Last month, his YouTube channel uploaded its first video in more than a decade. The former president may be angling to fill the Democrats’ leadership vacuum, but he was himself instrumental in bringing the party to its current political impasse.
Since last November’s election, the Democratic Party has lacked a clear leader. Dispatched by his own party a year ago (reportedly at Obama’s own urging), Joe Biden has been transformed into a scapegoat for the Democrats’ political travails. Kamala Harris remains a hazy “vibes” avatar. The party’s congressional leadership has not yet been able to unify around a central message. All this suggests an opening for Obama, still vital at only 63. Having served two terms in the presidency, he is ineligible to return to the White House, but he might hope that his continued prominence allows him to play a kingmaker role in the 2026 midterms as well as the 2028 Democratic primary.
Yet Obama was largely responsible for formulating the paradigm that has become a strategic box canyon for his party. At the core of his pitch in 2008 was the idea that he would dispense with the triangulation of the Clinton years and instead create a more ideologically uniform Democratic Party, especially on social issues.
In terms of coalitional transformation, Obama was successful. Democratic politicians became increasingly hostile to any restrictions on abortion. Especially during his second term, the party began to swing far to the Left on immigration. More broadly, the “Great Awokening” began to consolidate during his presidency. As journalist John B. Judis and political scientist Ruy Teixeira documented in their 2023 book Where Have All the Democrats Gone?, the Obama years saw an accelerated migration of affluent suburbanites into the Democratic coalition, and the dissatisfaction which followed the Great Recession helped lay the groundwork for waves of populist unrest, from the Tea Party to Occupy Wall Street to the Trump phenomenon. The Obama dispensation birthed a more ideologically unified but also narrower Democratic Party, one that was increasingly unable to compete in rural and exurban areas and has now lost ground even among working-class urban voters.
Despite the generational differences between the two men, the Biden presidency was to some degree the extension of the Obama paradigm. On economics, Biden leaned in a somewhat more populist direction than his Democratic predecessor, but he continued Obama’s rush to the Left on many social issues.

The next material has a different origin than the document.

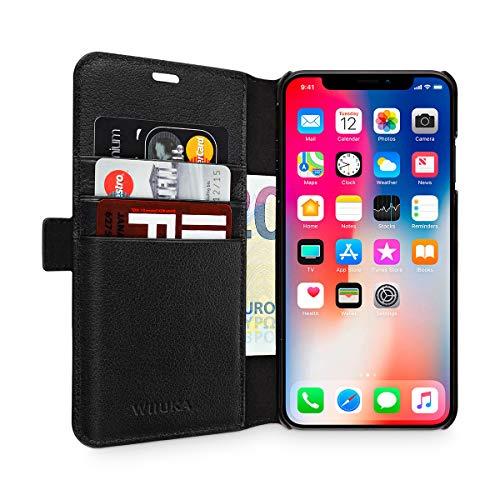 WIIUKA Echt Ledertasche - TRAVEL Away - für Apple iPhone X & XS mit Vier Kartenfächern, kabelloses Laden Qi, extra Dünn, Tasche Schwarz, Leder Hülle kompatibel mit iPhone X/XS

Biden’s equity agenda enshrined radical identity politics throughout the federal government, and the breakdown at the border realized the vision of progressive immigration activists from the Obama years. Department of Homeland Security chief Alejandro Mayorkas, the man deputized by Biden to detonate border controls, served as deputy secretary of DHS under Obama. He was also a principal actor in implementing Obama’s DACA program, which was a revolutionary use of executive discretion to grant legal status to a bloc of illegal immigrants.
Yet the very strength of the Obama paradigm within Democratic circles has invited backlash from voters. On social issues ranging from gender to immigration, the party’s elites remain out of step with the American public. Democratic leaders may hope that they can return to power by riding an anti-Trump wave, and Obama sounded some “Resistance”-like notes in the appearance uploaded to his YouTube channel last month.
This could prove a fraught gamble, however. In part because of the failures of the Biden presidency, Trump remains more popular than he was during his first term. The narrowness of the current Democratic coalition limits its ability to win in many rural states. Unless it addresses the structural causes for its current weakness, the party is set for a prolonged political exile.